Has Young, one of the livelier personalities in the dressing room, ever been on the receiving end of an O'Neill bollocking? "Touch wood, no. I've seen them, though. But even when we lost at home to QPR [in the Carling Cup 12 days ago] he didn't shout. He's calm most of the time." And what, among the manager and players, is the realistic ambition at Villa this term? "To finish higher than we did last season [which was sixth]. Though if you offered me fourth I'd probably bite your hand off."
I'm sure. And just think, Champions League football for Ashley Young and a world championship for Lewis Hamilton: what a double that would be for John Henry Newman School, Stevenage.
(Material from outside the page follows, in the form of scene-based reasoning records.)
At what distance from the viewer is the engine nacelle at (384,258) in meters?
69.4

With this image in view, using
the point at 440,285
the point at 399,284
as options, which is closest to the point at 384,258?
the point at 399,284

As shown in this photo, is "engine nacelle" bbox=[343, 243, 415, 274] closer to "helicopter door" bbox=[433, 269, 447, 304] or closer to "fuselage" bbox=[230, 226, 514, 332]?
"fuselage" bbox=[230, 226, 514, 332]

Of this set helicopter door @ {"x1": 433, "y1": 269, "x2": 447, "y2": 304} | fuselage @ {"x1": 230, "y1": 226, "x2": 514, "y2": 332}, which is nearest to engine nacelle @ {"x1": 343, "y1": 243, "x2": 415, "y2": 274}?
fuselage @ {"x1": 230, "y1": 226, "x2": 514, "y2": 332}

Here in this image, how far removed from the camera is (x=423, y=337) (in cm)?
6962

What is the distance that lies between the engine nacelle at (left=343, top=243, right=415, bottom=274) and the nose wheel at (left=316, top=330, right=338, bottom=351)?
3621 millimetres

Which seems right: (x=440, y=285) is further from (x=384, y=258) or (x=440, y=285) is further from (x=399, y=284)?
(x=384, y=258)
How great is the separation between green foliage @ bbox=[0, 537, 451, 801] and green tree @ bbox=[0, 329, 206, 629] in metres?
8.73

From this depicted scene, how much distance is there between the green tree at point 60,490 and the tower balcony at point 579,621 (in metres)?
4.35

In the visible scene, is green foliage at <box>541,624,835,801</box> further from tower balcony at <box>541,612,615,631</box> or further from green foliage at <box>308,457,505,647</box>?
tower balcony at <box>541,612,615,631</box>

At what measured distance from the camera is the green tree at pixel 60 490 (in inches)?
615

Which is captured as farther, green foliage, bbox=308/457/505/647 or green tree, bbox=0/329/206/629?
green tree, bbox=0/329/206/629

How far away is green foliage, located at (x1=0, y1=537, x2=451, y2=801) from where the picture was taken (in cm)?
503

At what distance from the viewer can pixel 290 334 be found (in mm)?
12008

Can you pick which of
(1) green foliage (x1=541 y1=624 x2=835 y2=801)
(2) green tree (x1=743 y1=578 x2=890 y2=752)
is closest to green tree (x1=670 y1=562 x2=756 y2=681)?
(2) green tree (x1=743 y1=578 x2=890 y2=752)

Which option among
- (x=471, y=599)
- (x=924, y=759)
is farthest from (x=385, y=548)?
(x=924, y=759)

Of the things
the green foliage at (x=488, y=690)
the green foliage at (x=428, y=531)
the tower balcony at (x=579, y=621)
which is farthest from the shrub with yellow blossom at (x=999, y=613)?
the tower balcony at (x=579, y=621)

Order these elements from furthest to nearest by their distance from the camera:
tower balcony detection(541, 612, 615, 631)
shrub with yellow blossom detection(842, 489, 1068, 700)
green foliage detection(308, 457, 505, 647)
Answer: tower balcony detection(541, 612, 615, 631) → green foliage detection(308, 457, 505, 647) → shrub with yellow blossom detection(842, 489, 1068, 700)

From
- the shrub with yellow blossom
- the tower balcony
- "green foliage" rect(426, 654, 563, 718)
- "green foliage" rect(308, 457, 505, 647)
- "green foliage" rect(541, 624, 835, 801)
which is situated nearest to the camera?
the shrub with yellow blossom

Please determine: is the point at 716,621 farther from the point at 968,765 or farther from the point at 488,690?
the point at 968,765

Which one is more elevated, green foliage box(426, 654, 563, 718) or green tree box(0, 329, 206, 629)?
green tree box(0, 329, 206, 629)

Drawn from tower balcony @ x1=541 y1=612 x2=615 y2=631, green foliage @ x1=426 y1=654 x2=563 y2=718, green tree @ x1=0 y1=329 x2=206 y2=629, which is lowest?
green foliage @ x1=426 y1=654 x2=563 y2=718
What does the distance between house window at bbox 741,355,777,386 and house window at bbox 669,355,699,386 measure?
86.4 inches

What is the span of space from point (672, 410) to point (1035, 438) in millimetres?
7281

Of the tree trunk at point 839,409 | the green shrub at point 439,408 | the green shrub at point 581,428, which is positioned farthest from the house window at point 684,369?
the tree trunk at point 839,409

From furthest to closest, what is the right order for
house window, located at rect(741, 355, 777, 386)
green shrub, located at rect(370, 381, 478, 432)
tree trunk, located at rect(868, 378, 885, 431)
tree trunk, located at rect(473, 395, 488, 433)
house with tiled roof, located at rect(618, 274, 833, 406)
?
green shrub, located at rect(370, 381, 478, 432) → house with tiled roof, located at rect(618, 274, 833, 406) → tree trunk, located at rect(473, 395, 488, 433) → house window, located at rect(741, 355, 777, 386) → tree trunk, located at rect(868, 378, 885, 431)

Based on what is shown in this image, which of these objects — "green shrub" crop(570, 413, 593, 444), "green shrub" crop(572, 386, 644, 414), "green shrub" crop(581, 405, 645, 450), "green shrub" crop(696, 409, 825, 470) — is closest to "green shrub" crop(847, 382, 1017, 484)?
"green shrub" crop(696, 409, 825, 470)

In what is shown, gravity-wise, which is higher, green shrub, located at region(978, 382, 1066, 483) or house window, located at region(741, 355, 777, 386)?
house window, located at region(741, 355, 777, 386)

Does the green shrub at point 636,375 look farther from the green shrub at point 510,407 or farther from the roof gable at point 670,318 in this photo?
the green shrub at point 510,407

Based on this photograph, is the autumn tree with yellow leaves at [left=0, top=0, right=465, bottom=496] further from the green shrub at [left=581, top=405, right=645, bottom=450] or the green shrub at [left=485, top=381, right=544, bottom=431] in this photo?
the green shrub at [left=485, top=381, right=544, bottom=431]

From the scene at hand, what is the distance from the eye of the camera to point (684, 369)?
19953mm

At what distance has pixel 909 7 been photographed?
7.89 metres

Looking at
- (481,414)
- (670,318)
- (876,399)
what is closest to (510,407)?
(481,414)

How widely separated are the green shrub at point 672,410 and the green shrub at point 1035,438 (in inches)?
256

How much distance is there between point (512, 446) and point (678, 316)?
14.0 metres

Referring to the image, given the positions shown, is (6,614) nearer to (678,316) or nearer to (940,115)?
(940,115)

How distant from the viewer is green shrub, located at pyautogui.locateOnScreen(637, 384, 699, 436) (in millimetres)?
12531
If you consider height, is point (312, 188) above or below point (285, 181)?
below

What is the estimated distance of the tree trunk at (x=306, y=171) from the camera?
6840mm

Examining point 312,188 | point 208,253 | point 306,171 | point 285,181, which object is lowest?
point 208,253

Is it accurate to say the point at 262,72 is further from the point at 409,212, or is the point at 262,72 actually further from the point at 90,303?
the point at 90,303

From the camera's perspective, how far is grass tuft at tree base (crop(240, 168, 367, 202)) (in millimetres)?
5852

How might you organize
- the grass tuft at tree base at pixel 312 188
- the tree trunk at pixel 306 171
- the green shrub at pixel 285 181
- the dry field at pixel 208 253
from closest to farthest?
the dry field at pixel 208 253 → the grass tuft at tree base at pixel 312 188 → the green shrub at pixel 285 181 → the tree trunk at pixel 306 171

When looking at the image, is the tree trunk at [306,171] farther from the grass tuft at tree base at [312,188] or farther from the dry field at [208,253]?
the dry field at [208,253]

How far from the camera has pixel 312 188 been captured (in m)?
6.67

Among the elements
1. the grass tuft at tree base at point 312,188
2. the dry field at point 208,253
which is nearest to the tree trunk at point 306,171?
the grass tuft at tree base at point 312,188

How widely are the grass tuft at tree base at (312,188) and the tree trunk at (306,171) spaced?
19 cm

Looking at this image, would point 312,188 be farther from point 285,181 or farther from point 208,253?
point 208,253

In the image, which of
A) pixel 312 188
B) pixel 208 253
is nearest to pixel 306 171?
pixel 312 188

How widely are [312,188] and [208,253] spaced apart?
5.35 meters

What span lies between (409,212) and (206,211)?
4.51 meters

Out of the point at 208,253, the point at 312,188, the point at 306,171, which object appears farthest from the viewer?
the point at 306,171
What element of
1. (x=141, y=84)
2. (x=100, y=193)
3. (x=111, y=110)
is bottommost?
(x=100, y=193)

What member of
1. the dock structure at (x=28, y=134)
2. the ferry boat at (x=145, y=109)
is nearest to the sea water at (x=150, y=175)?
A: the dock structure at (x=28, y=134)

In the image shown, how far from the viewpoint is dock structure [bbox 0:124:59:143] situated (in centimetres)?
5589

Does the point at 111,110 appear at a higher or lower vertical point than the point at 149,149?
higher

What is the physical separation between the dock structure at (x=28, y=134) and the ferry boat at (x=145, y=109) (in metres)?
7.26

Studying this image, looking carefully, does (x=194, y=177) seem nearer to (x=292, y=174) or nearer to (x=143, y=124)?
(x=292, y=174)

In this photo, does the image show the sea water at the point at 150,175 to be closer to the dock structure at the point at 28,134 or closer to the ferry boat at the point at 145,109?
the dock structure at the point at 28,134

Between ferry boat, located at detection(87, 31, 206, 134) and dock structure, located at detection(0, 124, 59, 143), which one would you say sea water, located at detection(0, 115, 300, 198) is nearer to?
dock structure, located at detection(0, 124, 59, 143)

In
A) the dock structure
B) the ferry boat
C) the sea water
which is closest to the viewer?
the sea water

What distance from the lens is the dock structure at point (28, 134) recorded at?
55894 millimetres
Sensibly, I keep the thought firmly to myself.
Ashley Young by Numbers
15 goals Scored by Young for Aston Villa in 63 games following his move from Watford in January 2007.
25 assists Young has contributed during his time with the Villains.
3 England caps Young made his debut as a substitute in the win against Austria last November, his other two games also ending in victories.
£9.65 m Cost of the midfielder when Martin O'Neill brought him to Villa Park from Vicarage Road last year.
2 brothers Number of Young's siblings currently enrolled in the Watford Academy system, Lewis and Kyle.